Tuesday, August 28, 2018

Facebook will power itself with 100% renewable energy by 2020

By: ADELE PETERS

In Huntsville, Alabama, a sprawling new data center under construction for Facebook will run on solar power from the local grid. In LuleƄ, Sweden, Facebook is expanding a data center that runs on hydroelectric power and uses frigid Arctic air to cool servers. In Papillon, Nebraska, another Facebook data center will run on power from a nearby wind farm, now under construction, with 101 massive wind turbines.

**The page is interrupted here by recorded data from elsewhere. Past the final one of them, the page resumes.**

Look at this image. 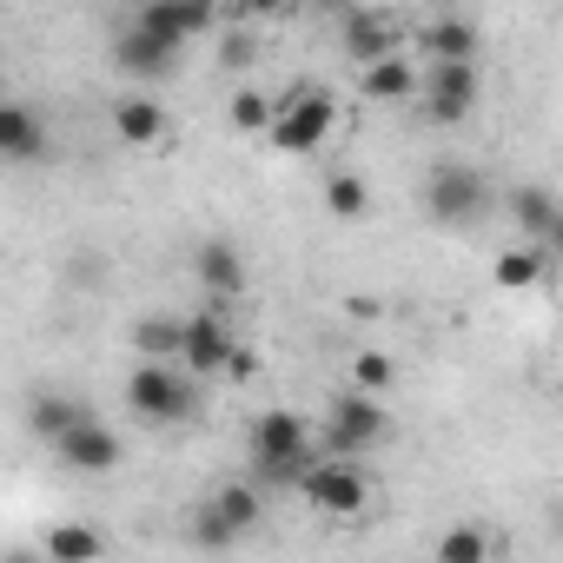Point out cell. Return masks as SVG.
<instances>
[{
	"instance_id": "cell-1",
	"label": "cell",
	"mask_w": 563,
	"mask_h": 563,
	"mask_svg": "<svg viewBox=\"0 0 563 563\" xmlns=\"http://www.w3.org/2000/svg\"><path fill=\"white\" fill-rule=\"evenodd\" d=\"M252 464L272 477V484H286V477H306L312 464H319V444H312V424L299 418V411H265L258 424H252Z\"/></svg>"
},
{
	"instance_id": "cell-2",
	"label": "cell",
	"mask_w": 563,
	"mask_h": 563,
	"mask_svg": "<svg viewBox=\"0 0 563 563\" xmlns=\"http://www.w3.org/2000/svg\"><path fill=\"white\" fill-rule=\"evenodd\" d=\"M126 405L140 424H179V418H192L199 398H192V378L179 358H140L126 378Z\"/></svg>"
},
{
	"instance_id": "cell-3",
	"label": "cell",
	"mask_w": 563,
	"mask_h": 563,
	"mask_svg": "<svg viewBox=\"0 0 563 563\" xmlns=\"http://www.w3.org/2000/svg\"><path fill=\"white\" fill-rule=\"evenodd\" d=\"M385 431H391V418H385V405H378V391H339L332 405H325V451L332 457H365L372 444H385Z\"/></svg>"
},
{
	"instance_id": "cell-4",
	"label": "cell",
	"mask_w": 563,
	"mask_h": 563,
	"mask_svg": "<svg viewBox=\"0 0 563 563\" xmlns=\"http://www.w3.org/2000/svg\"><path fill=\"white\" fill-rule=\"evenodd\" d=\"M484 199H490V179L477 166H464V159H444V166L424 173V212L438 225H471L484 212Z\"/></svg>"
},
{
	"instance_id": "cell-5",
	"label": "cell",
	"mask_w": 563,
	"mask_h": 563,
	"mask_svg": "<svg viewBox=\"0 0 563 563\" xmlns=\"http://www.w3.org/2000/svg\"><path fill=\"white\" fill-rule=\"evenodd\" d=\"M477 93H484L477 60H424V120L457 126V120L477 113Z\"/></svg>"
},
{
	"instance_id": "cell-6",
	"label": "cell",
	"mask_w": 563,
	"mask_h": 563,
	"mask_svg": "<svg viewBox=\"0 0 563 563\" xmlns=\"http://www.w3.org/2000/svg\"><path fill=\"white\" fill-rule=\"evenodd\" d=\"M332 100L312 87V80H299V93L272 113V126H265V140L278 146V153H312V146H325V133H332Z\"/></svg>"
},
{
	"instance_id": "cell-7",
	"label": "cell",
	"mask_w": 563,
	"mask_h": 563,
	"mask_svg": "<svg viewBox=\"0 0 563 563\" xmlns=\"http://www.w3.org/2000/svg\"><path fill=\"white\" fill-rule=\"evenodd\" d=\"M299 490H306L312 510H332V517H358V510L372 504V484H365V471H358L352 457H319V464L299 477Z\"/></svg>"
},
{
	"instance_id": "cell-8",
	"label": "cell",
	"mask_w": 563,
	"mask_h": 563,
	"mask_svg": "<svg viewBox=\"0 0 563 563\" xmlns=\"http://www.w3.org/2000/svg\"><path fill=\"white\" fill-rule=\"evenodd\" d=\"M54 457H60L67 471H80V477H107V471L126 457V444H120V431H107L100 418H80L74 431L54 438Z\"/></svg>"
},
{
	"instance_id": "cell-9",
	"label": "cell",
	"mask_w": 563,
	"mask_h": 563,
	"mask_svg": "<svg viewBox=\"0 0 563 563\" xmlns=\"http://www.w3.org/2000/svg\"><path fill=\"white\" fill-rule=\"evenodd\" d=\"M239 352V339L225 332V319L206 306V312H192L186 319V352H179V365L192 372V378H206V372H225V358Z\"/></svg>"
},
{
	"instance_id": "cell-10",
	"label": "cell",
	"mask_w": 563,
	"mask_h": 563,
	"mask_svg": "<svg viewBox=\"0 0 563 563\" xmlns=\"http://www.w3.org/2000/svg\"><path fill=\"white\" fill-rule=\"evenodd\" d=\"M212 21H219V8H186V0H146L133 27H146V34H153V41H166V47H186V41L212 34Z\"/></svg>"
},
{
	"instance_id": "cell-11",
	"label": "cell",
	"mask_w": 563,
	"mask_h": 563,
	"mask_svg": "<svg viewBox=\"0 0 563 563\" xmlns=\"http://www.w3.org/2000/svg\"><path fill=\"white\" fill-rule=\"evenodd\" d=\"M192 272H199V286L212 292V306H225V299L245 292V258H239L232 239H206V245L192 252Z\"/></svg>"
},
{
	"instance_id": "cell-12",
	"label": "cell",
	"mask_w": 563,
	"mask_h": 563,
	"mask_svg": "<svg viewBox=\"0 0 563 563\" xmlns=\"http://www.w3.org/2000/svg\"><path fill=\"white\" fill-rule=\"evenodd\" d=\"M113 133H120L126 146H166L173 120H166V107H159V100L126 93V100H113Z\"/></svg>"
},
{
	"instance_id": "cell-13",
	"label": "cell",
	"mask_w": 563,
	"mask_h": 563,
	"mask_svg": "<svg viewBox=\"0 0 563 563\" xmlns=\"http://www.w3.org/2000/svg\"><path fill=\"white\" fill-rule=\"evenodd\" d=\"M543 272H550V245L543 239H523V245L497 252V265H490L497 292H530V286H543Z\"/></svg>"
},
{
	"instance_id": "cell-14",
	"label": "cell",
	"mask_w": 563,
	"mask_h": 563,
	"mask_svg": "<svg viewBox=\"0 0 563 563\" xmlns=\"http://www.w3.org/2000/svg\"><path fill=\"white\" fill-rule=\"evenodd\" d=\"M345 54L358 60V67H372V60H385V54H398V21L391 14H345Z\"/></svg>"
},
{
	"instance_id": "cell-15",
	"label": "cell",
	"mask_w": 563,
	"mask_h": 563,
	"mask_svg": "<svg viewBox=\"0 0 563 563\" xmlns=\"http://www.w3.org/2000/svg\"><path fill=\"white\" fill-rule=\"evenodd\" d=\"M418 87H424V74H418L405 54L372 60V67H365V80H358V93H365V100H378V107H398V100H411Z\"/></svg>"
},
{
	"instance_id": "cell-16",
	"label": "cell",
	"mask_w": 563,
	"mask_h": 563,
	"mask_svg": "<svg viewBox=\"0 0 563 563\" xmlns=\"http://www.w3.org/2000/svg\"><path fill=\"white\" fill-rule=\"evenodd\" d=\"M0 153L8 159H41L47 153V126H41V113L34 107H0Z\"/></svg>"
},
{
	"instance_id": "cell-17",
	"label": "cell",
	"mask_w": 563,
	"mask_h": 563,
	"mask_svg": "<svg viewBox=\"0 0 563 563\" xmlns=\"http://www.w3.org/2000/svg\"><path fill=\"white\" fill-rule=\"evenodd\" d=\"M510 219L523 225V239H550L556 219H563V206H556L550 186H517V192H510Z\"/></svg>"
},
{
	"instance_id": "cell-18",
	"label": "cell",
	"mask_w": 563,
	"mask_h": 563,
	"mask_svg": "<svg viewBox=\"0 0 563 563\" xmlns=\"http://www.w3.org/2000/svg\"><path fill=\"white\" fill-rule=\"evenodd\" d=\"M418 41H424V60H477L484 54V41H477L471 21H431Z\"/></svg>"
},
{
	"instance_id": "cell-19",
	"label": "cell",
	"mask_w": 563,
	"mask_h": 563,
	"mask_svg": "<svg viewBox=\"0 0 563 563\" xmlns=\"http://www.w3.org/2000/svg\"><path fill=\"white\" fill-rule=\"evenodd\" d=\"M113 54H120V67H126V74H146V80H153V74H166V67H173V54H179V47L153 41L146 27H126V34L113 41Z\"/></svg>"
},
{
	"instance_id": "cell-20",
	"label": "cell",
	"mask_w": 563,
	"mask_h": 563,
	"mask_svg": "<svg viewBox=\"0 0 563 563\" xmlns=\"http://www.w3.org/2000/svg\"><path fill=\"white\" fill-rule=\"evenodd\" d=\"M41 550H47L54 563H87V556H107V537H100V530H87V523H54Z\"/></svg>"
},
{
	"instance_id": "cell-21",
	"label": "cell",
	"mask_w": 563,
	"mask_h": 563,
	"mask_svg": "<svg viewBox=\"0 0 563 563\" xmlns=\"http://www.w3.org/2000/svg\"><path fill=\"white\" fill-rule=\"evenodd\" d=\"M133 352L140 358H179L186 352V319H140L133 325Z\"/></svg>"
},
{
	"instance_id": "cell-22",
	"label": "cell",
	"mask_w": 563,
	"mask_h": 563,
	"mask_svg": "<svg viewBox=\"0 0 563 563\" xmlns=\"http://www.w3.org/2000/svg\"><path fill=\"white\" fill-rule=\"evenodd\" d=\"M325 212H332V219H365V212H372V186H365L358 173H332V179H325Z\"/></svg>"
},
{
	"instance_id": "cell-23",
	"label": "cell",
	"mask_w": 563,
	"mask_h": 563,
	"mask_svg": "<svg viewBox=\"0 0 563 563\" xmlns=\"http://www.w3.org/2000/svg\"><path fill=\"white\" fill-rule=\"evenodd\" d=\"M490 550H497V543H490L477 523H457V530H444V537H438V563H484Z\"/></svg>"
},
{
	"instance_id": "cell-24",
	"label": "cell",
	"mask_w": 563,
	"mask_h": 563,
	"mask_svg": "<svg viewBox=\"0 0 563 563\" xmlns=\"http://www.w3.org/2000/svg\"><path fill=\"white\" fill-rule=\"evenodd\" d=\"M212 504H219V510H225L239 530H252V523L265 517V497H258L252 484H219V490H212Z\"/></svg>"
},
{
	"instance_id": "cell-25",
	"label": "cell",
	"mask_w": 563,
	"mask_h": 563,
	"mask_svg": "<svg viewBox=\"0 0 563 563\" xmlns=\"http://www.w3.org/2000/svg\"><path fill=\"white\" fill-rule=\"evenodd\" d=\"M239 537H245V530H239V523H232V517H225V510L206 497V504H199V517H192V543H206V550H225V543H239Z\"/></svg>"
},
{
	"instance_id": "cell-26",
	"label": "cell",
	"mask_w": 563,
	"mask_h": 563,
	"mask_svg": "<svg viewBox=\"0 0 563 563\" xmlns=\"http://www.w3.org/2000/svg\"><path fill=\"white\" fill-rule=\"evenodd\" d=\"M272 113H278V107L265 100V87H239V93H232V126H239V133H265Z\"/></svg>"
},
{
	"instance_id": "cell-27",
	"label": "cell",
	"mask_w": 563,
	"mask_h": 563,
	"mask_svg": "<svg viewBox=\"0 0 563 563\" xmlns=\"http://www.w3.org/2000/svg\"><path fill=\"white\" fill-rule=\"evenodd\" d=\"M80 418H87V405H74V398H41V405H34V431H41L47 444H54L60 431H74Z\"/></svg>"
},
{
	"instance_id": "cell-28",
	"label": "cell",
	"mask_w": 563,
	"mask_h": 563,
	"mask_svg": "<svg viewBox=\"0 0 563 563\" xmlns=\"http://www.w3.org/2000/svg\"><path fill=\"white\" fill-rule=\"evenodd\" d=\"M352 385H358V391H385V385H391V358H385V352H358V358H352Z\"/></svg>"
},
{
	"instance_id": "cell-29",
	"label": "cell",
	"mask_w": 563,
	"mask_h": 563,
	"mask_svg": "<svg viewBox=\"0 0 563 563\" xmlns=\"http://www.w3.org/2000/svg\"><path fill=\"white\" fill-rule=\"evenodd\" d=\"M252 372H258V358H252V352H245V345H239V352H232V358H225V378H252Z\"/></svg>"
},
{
	"instance_id": "cell-30",
	"label": "cell",
	"mask_w": 563,
	"mask_h": 563,
	"mask_svg": "<svg viewBox=\"0 0 563 563\" xmlns=\"http://www.w3.org/2000/svg\"><path fill=\"white\" fill-rule=\"evenodd\" d=\"M245 8H252V14H278V8H286V0H245Z\"/></svg>"
},
{
	"instance_id": "cell-31",
	"label": "cell",
	"mask_w": 563,
	"mask_h": 563,
	"mask_svg": "<svg viewBox=\"0 0 563 563\" xmlns=\"http://www.w3.org/2000/svg\"><path fill=\"white\" fill-rule=\"evenodd\" d=\"M543 245H550V252H556V258H563V219H556V232H550V239H543Z\"/></svg>"
},
{
	"instance_id": "cell-32",
	"label": "cell",
	"mask_w": 563,
	"mask_h": 563,
	"mask_svg": "<svg viewBox=\"0 0 563 563\" xmlns=\"http://www.w3.org/2000/svg\"><path fill=\"white\" fill-rule=\"evenodd\" d=\"M186 8H219V0H186Z\"/></svg>"
},
{
	"instance_id": "cell-33",
	"label": "cell",
	"mask_w": 563,
	"mask_h": 563,
	"mask_svg": "<svg viewBox=\"0 0 563 563\" xmlns=\"http://www.w3.org/2000/svg\"><path fill=\"white\" fill-rule=\"evenodd\" d=\"M312 8H345V0H312Z\"/></svg>"
},
{
	"instance_id": "cell-34",
	"label": "cell",
	"mask_w": 563,
	"mask_h": 563,
	"mask_svg": "<svg viewBox=\"0 0 563 563\" xmlns=\"http://www.w3.org/2000/svg\"><path fill=\"white\" fill-rule=\"evenodd\" d=\"M556 292H563V265H556Z\"/></svg>"
},
{
	"instance_id": "cell-35",
	"label": "cell",
	"mask_w": 563,
	"mask_h": 563,
	"mask_svg": "<svg viewBox=\"0 0 563 563\" xmlns=\"http://www.w3.org/2000/svg\"><path fill=\"white\" fill-rule=\"evenodd\" d=\"M556 543H563V517H556Z\"/></svg>"
}]
</instances>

By 2020, Facebook plans to power its global operations with 100% renewable energy, and reduce its greenhouse gas emissions by 75%. It’s the next step in ramping up the company’s work to move to renewables over the last several years. “There’s the expectation that we have as a company that we think this is good for communities and this is good for the world as a whole, but it’s also good business sense,” says Bobby Hollis, the company’s head of global energy. “We really integrate this into our entire business planning process to make sure that we go into places where renewables make sense.”

In 2017, the company’s carbon footprint was 979,000 metric tons of CO2 equivalent–roughly as much as the emissions from more than 100,000 homes, according to an EPA calculator. The company’s data centers, which were supporting the data of 2.1 billion people a month by the end of 2017, account for nearly two-thirds of that footprint (other business activities, including construction and employee commutes and travel, account for 38%).

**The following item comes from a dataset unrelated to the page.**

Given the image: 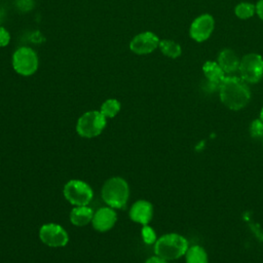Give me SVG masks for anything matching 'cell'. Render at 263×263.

Facebook started to move toward renewable energy when it signed its first contract to buy wind power in 2013, a few years after Google pioneered a new way for corporations to buy renewable energy from utilities. By 2017, Facebook was buying 51% renewable energy for its facilities. The company is behind others in the tech industry–Google reached a goal to buy 100% renewable electricity in 2017, and Apple made it to 100% earlier this year. But Facebook is on track to be one of the largest corporate buyers of renewable energy in 2018, a year when companies have signed deals for record amounts of clean power. As of early August, tech companies had purchased 1.8 gigawatts of clean energy, more than any other sector, and Facebook had purchased more than any other company.

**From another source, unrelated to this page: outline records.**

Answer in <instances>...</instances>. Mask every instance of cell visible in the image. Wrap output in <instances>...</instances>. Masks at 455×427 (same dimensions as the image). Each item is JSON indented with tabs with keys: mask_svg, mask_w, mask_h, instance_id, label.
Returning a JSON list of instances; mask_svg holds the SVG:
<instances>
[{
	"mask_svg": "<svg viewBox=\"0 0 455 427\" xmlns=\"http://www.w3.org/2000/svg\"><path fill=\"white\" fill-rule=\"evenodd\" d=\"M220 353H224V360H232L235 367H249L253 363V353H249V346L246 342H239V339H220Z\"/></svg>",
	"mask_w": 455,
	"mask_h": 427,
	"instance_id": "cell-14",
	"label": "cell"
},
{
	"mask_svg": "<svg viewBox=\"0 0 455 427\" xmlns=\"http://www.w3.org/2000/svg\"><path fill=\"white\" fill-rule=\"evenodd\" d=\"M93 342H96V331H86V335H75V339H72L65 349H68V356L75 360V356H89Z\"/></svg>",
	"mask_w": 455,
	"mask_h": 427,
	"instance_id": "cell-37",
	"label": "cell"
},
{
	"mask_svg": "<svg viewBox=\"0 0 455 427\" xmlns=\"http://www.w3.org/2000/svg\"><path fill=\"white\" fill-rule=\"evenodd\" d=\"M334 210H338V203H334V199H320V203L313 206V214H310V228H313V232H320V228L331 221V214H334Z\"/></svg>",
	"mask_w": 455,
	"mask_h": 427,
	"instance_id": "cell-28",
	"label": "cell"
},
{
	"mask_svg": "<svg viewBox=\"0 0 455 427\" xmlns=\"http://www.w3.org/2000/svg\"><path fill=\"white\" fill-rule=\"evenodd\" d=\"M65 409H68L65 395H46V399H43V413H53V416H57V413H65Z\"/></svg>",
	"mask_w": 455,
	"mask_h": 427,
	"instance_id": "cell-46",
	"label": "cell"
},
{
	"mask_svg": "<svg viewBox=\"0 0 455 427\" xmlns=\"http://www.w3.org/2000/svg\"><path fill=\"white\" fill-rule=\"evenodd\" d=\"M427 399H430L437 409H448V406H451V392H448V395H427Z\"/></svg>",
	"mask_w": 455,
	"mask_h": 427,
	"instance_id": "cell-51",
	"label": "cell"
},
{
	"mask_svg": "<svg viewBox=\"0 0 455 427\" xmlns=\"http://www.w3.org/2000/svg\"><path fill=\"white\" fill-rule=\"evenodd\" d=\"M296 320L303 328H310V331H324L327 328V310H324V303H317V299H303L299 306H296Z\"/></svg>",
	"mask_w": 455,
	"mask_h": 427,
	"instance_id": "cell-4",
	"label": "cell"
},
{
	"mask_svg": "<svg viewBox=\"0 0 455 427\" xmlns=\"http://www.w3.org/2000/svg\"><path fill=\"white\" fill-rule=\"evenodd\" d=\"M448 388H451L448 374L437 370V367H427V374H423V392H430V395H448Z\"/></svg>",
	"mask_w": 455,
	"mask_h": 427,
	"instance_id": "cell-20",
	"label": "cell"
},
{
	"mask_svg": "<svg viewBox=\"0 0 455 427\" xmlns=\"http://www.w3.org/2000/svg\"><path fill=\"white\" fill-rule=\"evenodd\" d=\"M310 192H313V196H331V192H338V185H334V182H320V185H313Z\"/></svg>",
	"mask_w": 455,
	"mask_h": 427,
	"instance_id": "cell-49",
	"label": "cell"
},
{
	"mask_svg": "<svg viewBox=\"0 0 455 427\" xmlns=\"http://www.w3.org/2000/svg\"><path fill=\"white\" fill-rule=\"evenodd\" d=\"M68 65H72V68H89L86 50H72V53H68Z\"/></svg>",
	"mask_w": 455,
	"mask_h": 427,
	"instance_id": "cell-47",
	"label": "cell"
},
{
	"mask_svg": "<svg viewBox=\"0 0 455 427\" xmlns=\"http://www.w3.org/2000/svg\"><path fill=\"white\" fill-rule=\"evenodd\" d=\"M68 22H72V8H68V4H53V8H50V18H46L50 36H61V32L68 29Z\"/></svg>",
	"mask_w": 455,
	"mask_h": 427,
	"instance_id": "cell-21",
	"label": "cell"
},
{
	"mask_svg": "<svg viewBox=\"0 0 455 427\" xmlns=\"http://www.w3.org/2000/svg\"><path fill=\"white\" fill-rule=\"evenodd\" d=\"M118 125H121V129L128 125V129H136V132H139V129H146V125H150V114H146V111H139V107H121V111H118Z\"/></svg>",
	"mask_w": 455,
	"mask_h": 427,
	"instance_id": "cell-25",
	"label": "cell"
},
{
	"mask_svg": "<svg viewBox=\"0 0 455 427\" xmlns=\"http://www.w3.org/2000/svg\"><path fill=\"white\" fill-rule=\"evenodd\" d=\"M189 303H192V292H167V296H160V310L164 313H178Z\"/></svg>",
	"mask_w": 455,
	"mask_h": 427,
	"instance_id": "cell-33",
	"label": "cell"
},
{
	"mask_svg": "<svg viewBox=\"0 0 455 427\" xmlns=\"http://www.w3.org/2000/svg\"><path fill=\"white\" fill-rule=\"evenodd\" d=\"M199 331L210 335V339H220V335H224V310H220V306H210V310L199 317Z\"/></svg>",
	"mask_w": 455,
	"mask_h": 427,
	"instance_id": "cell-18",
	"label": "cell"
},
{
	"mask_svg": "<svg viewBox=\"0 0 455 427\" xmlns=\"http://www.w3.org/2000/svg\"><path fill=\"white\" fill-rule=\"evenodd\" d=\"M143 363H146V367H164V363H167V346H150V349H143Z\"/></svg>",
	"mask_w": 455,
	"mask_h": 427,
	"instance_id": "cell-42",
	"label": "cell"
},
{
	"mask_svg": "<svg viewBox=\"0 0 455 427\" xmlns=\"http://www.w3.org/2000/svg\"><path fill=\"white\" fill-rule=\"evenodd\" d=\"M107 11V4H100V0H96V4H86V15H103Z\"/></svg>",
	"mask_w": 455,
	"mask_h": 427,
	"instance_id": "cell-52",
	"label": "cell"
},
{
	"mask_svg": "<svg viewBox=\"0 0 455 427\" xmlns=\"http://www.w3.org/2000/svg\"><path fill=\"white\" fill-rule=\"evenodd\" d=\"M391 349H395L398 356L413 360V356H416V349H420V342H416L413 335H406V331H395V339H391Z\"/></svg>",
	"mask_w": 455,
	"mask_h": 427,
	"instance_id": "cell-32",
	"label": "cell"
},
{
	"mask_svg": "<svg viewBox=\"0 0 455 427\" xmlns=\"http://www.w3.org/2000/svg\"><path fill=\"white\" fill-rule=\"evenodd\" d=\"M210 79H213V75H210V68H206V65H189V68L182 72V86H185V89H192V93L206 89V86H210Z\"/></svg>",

One way the company buys renewable power is through agreements with local utilities called green tariffs, which allow companies to buy renewable energy on the local grid. “Other companies can join in on that option to create a new wind farm or solar farm,” says Lily Donge, a principal for the Business Renewables Center at the nonprofit Rocky Mountain Institute. “That greens the grid for the whole area.”